Well, I updated my Kindle app on my iPod Touch... and it bricked my iPod just for starters.  When I finally recovered from that (a bad sign), I had lost all the books from my ipod... so I have been downloading fresh copies from the archive.  No biggie.  But then I noticed something really strange.  Now when I start the app, it "Checks & Syncs" for an extremely long time.  I haven't actually timed it yet, but for at least 15 minutes.  Before I did the update, the check & sync was extremely fast.  I wonder what the deal is?  Oh well, it is working, and I can read or do other things (like get books from my archive)... so the check & sync is not really causing a problem, I think.  Not yet anyway.   I am using a broadband wifi connection, so I don't think that is the issue.


----------



## pidgeon92 (Oct 27, 2008)

Have you tried removing the app from the iPod and reinstalling?


----------



## pawnslinger (May 1, 2009)

pidgeon92 said:


> Have you tried removing the app from the iPod and reinstalling?


Yep!
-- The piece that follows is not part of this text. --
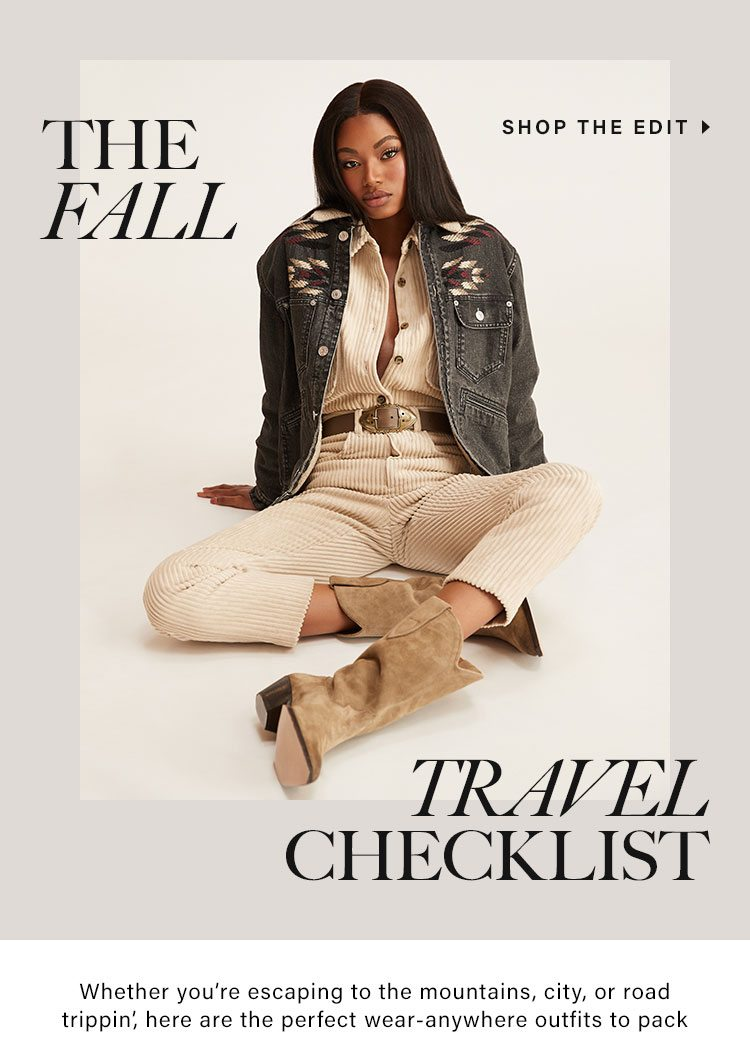The Fall Travel Checklist. Whether you're escaping to the mountains, city, or road trippin', here are the perfect wear-anywhere outfits to pack. Shop the Edit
I had to. After I finally unbricked my ipod, the new Kindle app wouldn't run. So I deleted it and reinstalled. That finally got it working, but now I am reloading all my books (around 600 of them) and the check & sync takes forever....

I still don't have all my books loaded, around 150 more to go. What a pain!

I have been using Kindle on the ipod for awhile, this is the first real trouble I have had. I have kept all software up-to-date. I was really scared when it bricked though, iTunes couldn't even connect with it.


----------



## corkyb (Apr 25, 2009)

Could it be indexing?  I know on the kindle, I can't load tooo many books at once or the thing takes forever and if it gets jammed, then it is in some sort of endless cycle til i delete the book that jammed it.


----------



## pidgeon92 (Oct 27, 2008)

I would suspect that too many books at once could be an issue.

I would also suspect that this newest version had bugs.


----------